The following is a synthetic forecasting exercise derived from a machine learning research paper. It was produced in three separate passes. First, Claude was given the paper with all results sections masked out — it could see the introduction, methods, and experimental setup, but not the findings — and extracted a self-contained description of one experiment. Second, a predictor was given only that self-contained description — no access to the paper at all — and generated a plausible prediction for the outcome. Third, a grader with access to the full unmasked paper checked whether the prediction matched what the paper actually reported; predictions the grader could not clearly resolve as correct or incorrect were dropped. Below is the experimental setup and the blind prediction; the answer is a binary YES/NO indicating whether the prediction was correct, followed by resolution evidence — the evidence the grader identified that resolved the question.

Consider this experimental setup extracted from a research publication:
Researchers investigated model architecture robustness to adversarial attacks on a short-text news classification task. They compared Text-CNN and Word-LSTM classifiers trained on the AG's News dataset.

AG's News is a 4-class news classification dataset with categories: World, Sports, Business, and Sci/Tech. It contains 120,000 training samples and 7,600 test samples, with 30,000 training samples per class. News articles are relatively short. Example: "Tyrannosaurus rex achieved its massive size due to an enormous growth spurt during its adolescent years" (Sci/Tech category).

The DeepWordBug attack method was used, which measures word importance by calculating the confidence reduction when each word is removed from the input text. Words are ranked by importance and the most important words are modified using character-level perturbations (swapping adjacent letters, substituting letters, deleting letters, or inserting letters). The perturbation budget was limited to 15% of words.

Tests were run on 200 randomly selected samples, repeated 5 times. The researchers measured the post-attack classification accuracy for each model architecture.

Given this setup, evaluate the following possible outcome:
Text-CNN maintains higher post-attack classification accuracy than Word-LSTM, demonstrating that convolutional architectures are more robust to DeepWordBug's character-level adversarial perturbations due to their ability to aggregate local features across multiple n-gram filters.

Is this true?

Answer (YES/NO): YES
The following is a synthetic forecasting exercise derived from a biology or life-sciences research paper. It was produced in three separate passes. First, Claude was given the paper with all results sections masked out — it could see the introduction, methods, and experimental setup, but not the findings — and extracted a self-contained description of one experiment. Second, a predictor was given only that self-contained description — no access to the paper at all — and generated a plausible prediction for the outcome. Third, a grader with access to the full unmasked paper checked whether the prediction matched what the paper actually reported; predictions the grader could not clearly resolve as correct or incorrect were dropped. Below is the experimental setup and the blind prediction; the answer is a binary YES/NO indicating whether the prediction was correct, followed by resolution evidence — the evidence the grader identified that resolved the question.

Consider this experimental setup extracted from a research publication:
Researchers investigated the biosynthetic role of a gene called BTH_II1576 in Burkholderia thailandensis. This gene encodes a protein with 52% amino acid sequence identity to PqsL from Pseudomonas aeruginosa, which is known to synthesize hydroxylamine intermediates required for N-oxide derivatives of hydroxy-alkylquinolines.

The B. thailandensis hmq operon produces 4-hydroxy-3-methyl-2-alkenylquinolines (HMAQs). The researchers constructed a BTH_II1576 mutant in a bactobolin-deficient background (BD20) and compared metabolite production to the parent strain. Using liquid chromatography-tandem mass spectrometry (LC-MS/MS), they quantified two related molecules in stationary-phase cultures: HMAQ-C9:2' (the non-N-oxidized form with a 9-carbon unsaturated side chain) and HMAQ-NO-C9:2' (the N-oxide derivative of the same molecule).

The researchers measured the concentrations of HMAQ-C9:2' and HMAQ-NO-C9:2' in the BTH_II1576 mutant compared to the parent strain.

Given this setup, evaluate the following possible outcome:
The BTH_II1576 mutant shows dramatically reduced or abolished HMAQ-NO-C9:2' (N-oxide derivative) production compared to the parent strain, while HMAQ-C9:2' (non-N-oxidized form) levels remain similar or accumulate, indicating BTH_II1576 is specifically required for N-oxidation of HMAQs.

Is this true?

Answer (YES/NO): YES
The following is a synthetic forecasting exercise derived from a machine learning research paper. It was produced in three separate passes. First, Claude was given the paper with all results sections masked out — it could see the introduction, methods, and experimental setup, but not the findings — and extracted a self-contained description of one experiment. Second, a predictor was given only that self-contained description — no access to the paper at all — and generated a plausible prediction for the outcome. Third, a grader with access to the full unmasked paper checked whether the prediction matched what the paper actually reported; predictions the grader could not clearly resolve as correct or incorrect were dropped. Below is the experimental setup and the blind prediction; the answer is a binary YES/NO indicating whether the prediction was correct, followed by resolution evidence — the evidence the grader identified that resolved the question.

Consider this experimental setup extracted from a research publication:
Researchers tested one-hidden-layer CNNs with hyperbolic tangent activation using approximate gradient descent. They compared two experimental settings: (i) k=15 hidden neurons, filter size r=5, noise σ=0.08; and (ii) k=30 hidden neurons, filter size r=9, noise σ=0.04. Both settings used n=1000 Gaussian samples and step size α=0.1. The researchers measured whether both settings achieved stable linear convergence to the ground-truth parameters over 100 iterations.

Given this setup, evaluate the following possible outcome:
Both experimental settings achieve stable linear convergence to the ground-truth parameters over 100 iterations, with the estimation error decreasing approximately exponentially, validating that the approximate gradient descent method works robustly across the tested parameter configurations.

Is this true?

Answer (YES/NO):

-----

| Task to carry out |
Pull every line containing the word "across" out of the material and copy it.

| Answer to this exercise |
Text-CNN maintains higher post-attack classification accuracy than Word-LSTM, demonstrating that convolutional architectures are more robust to DeepWordBug's character-level adversarial perturbations due to their ability to aggregate local features across multiple n-gram filters.
Both experimental settings achieve stable linear convergence to the ground-truth parameters over 100 iterations, with the estimation error decreasing approximately exponentially, validating that the approximate gradient descent method works robustly across the tested parameter configurations.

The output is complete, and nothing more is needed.